BCE : resserrement monétaire à partir de juillet 2022 ?

Actualités - Cette semaine, la Banque centrale européenne (BCE) a annoncé que sa politique de resserrement monétaire devrait débuter à partir du troisième trimestre 2022. Ce calendrier va-t-il permettre de combattre efficacement l'inflation ? Le point avec Le Courrier Financier.

BCE : resserrement monétaire prévu à partir de juillet 2022

(Conception : Mathilde Hodouin – Réalisation : Amandine Victor)

Le suspens prend fin. Face à la flambée de l’inflation, la Banque centrale européenne (BCE) a dévoilé en partie le calendrier de son resserrement monétaire. Le rachat net d’actifs « devrait prendre fin en juillet », a déclaré Luis de Guindos, vice-président de la BCE, ce jeudi 21 avril dans un entretien accordé à l’agence Bloomberg. Cette décision ouvre la voie à une première hausse des taux directeurs, maintenus très bas malgré l’inflation. En mars dernier, l’inflation en France a augmenté de +4,5 % sur un an glissant d’après les chiffres de l’Insee. Le calendrier de la première hausse de taux de la BCE dépendra des projections publiées le 9 juin prochain, lors de la prochaine réunion de la banque centrale.

La défaite des colombes ?

L’Hexagone n’est pas le pays européen le plus mal loti. En 2022, l’Union européenne (UE) fait face à une flambée des prix spectaculaire. En mars dernier, la zone euro a ainsi enregistré une inflation record à 7,5 % d’inflation. Ce chiffre dépasse très largement l’objectif des 2 % ciblé par la BCE à moyen terme. Le calendrier de hausse des taux devra encore être précisé. « Dans la perspective actuelle, juillet est possible et septembre, ou plus tard, est également possible », a expliqué Luis de Guindos. Une déclaration lourde de sens, pour ce membre du conseil des gouverneurs généralement considéré comme l’un des plus favorables à une une politique monétaire accommodante. Les colombes cèdent aux faucons.

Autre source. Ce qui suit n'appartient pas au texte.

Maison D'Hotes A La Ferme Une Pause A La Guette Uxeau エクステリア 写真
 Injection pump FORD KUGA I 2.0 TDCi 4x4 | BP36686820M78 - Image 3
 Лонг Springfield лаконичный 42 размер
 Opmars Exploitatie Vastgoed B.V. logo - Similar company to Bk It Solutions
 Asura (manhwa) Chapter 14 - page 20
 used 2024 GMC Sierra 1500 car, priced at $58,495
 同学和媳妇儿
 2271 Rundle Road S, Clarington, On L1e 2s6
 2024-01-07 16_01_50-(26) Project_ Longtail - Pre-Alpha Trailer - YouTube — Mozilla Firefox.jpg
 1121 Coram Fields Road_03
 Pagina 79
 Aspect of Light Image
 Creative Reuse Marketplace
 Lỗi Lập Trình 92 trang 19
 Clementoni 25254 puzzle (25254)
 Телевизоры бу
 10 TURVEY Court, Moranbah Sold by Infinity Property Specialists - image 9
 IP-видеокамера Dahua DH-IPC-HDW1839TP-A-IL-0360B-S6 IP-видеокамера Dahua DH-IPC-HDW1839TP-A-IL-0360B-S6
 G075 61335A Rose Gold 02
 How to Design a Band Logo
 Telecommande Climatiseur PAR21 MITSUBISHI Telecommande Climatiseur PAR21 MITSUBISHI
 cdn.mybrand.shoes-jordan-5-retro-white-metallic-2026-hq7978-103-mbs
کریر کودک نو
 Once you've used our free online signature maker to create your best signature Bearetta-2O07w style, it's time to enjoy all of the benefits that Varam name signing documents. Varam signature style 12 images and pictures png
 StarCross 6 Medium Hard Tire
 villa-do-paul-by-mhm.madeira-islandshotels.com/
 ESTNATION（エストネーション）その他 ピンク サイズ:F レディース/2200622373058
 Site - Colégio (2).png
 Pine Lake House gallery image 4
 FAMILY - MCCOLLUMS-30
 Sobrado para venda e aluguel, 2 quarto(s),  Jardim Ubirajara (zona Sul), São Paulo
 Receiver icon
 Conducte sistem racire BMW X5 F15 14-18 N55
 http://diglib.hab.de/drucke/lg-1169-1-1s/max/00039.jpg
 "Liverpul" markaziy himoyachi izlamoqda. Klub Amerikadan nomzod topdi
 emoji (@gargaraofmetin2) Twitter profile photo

L’institution de Francfort a retardé l’échéance du relèvement de ses taux autant que possible, tandis que la majorité des autres banques ont déjà amorcé le mouvement. Depuis décembre 2021, la Réserve fédérale américaine (Fed) a renoncé à qualifier l’inflation de « transitoire ». Ce jeudi 21 avril, son président Jerome Powell a évoqué la possibilité d’une nouvelle hausse de 0,5 % pour sa prochaine réunion les 3 et 4 mai prochains. « Il est approprié d’agir un peu plus rapidement », a-t-il déclaré lors d’un débat sur l’économie mondiale organisé par le Fonds monétaire international (FMI). La Fed pourrait donc adopter une politique monétaire plus agressive dans les mois à venir.

La peur de dégainer trop vite

Les hausses de taux servent souvent d’outil aux banques centrales pour tenter de maîtriser l’inflation. Toutefois, il ne s’agit pas d’une solution miracle. La BCE craint d’appuyer trop tôt sur le bouton du resserrement monétaire. Le risque serait de nuire à la croissance européenne, tandis que le Vieux Continent doit faire face à l’instabilité géopolitique provoquée par la guerre en Ukraine. La BCE a bien prévu une hausse de taux « quelque temps après » la fin de sa politique de Quantitative easing (QE) — et son programme massif de rachat de dettes, déployé suite à la crise sanitaire de 2020 — mais sans plus de précision. Pour l’anecdote, ce serait sa première hausse des taux depuis 2011.

La situation inquiète les marchés. Les anticipations d’inflation moyen-terme se tendent en Europe (2,40 %) et aux Etats-Unis (2,85 %). « Si les anticipations d’inflation continuent de se tendre, c’est que les marchés ne croient pas en la capacité des banques centrales, pour l’instant, de ramener l’inflation vers l’objectif de 2 %. Elles ont donc un peu de marge pour relever les taux mais vont devoir piloter à vue, car la crise géopolitique impacte l’économie mondiale et la confiance », analyse Alexandre Baradez, responsable de l’analyse marchés chez IG France. Au sein du Conseil des gouverneurs de la BCE, les partisans d’un resserrement rapide de la politique monétaire donnent de plus en plus de la voix. Affaire à suivre.